Rock. Voilà dix ans que Cyrille Bonin tient la barre du Transbordeur. Et alors que la salle de concerts emblématique de Villeurbanne fête ses trente ans cette année, son capitaine brigue un troisième mandat. Voilà qui méritait bien une petite interview pour dresser le bilan.

En dix ans vous avez accueilli des artistes très différents. Rien qu’en novembre, on peut assister à un concert de métal avec Mass Hysteria, de rap avec Oxmo Puccino ou Kery James, danser sur de la techno, découvrir des artistes montant tels que Flavien Berger ou plus pointu comme Blick Bassy. Tout en sachant que vous faites aussi venir des chanteurs populaires, avec par exemple Pascal Obispo l’année dernière. C’est quoi la ligne directrice du Transbordeur ?

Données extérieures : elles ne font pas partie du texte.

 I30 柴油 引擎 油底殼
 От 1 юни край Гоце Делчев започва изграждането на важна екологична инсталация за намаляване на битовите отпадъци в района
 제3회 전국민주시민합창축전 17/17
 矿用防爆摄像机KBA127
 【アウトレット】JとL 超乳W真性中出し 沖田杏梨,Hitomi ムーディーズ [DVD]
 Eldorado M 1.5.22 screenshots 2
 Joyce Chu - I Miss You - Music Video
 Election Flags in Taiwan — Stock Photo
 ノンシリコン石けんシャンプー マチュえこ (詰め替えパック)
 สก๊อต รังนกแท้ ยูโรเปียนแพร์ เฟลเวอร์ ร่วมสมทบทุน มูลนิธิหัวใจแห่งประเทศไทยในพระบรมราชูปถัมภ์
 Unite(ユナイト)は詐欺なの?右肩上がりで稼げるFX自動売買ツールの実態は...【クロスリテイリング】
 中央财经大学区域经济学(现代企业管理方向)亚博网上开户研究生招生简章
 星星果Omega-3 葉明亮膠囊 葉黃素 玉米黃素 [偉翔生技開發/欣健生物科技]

Je dis toujours que le Transbordeur, c’est la salle des musiques actuelles actuelles. Dominique A ou Miossec, ils font de la musique actuelle d’il y a 20 ans. Et la programmation a beau être diversifiée, elle ne brouille pas les pistes : les gens viennent ici pour voir les artistes qu’ils aiment, pas parce que c’est le Transbo. De notre côté, on ne construit pas de hiérarchie entre les genres musicaux. J’ai beau connaître par cœur l’histoire du rock, je ne vois pas pourquoi Obispo ne pourrait pas venir jouer ici, ou Aya Nakamura. Cette chanteuse ressemble davantage à un produit marketing mais elle parle à des millions de kids. Ici, on aime mélanger les genres et on ne le fait pas pour l’argent : on a vendu bien plus de place avec Thérapie Taxi qu’avec Obispo !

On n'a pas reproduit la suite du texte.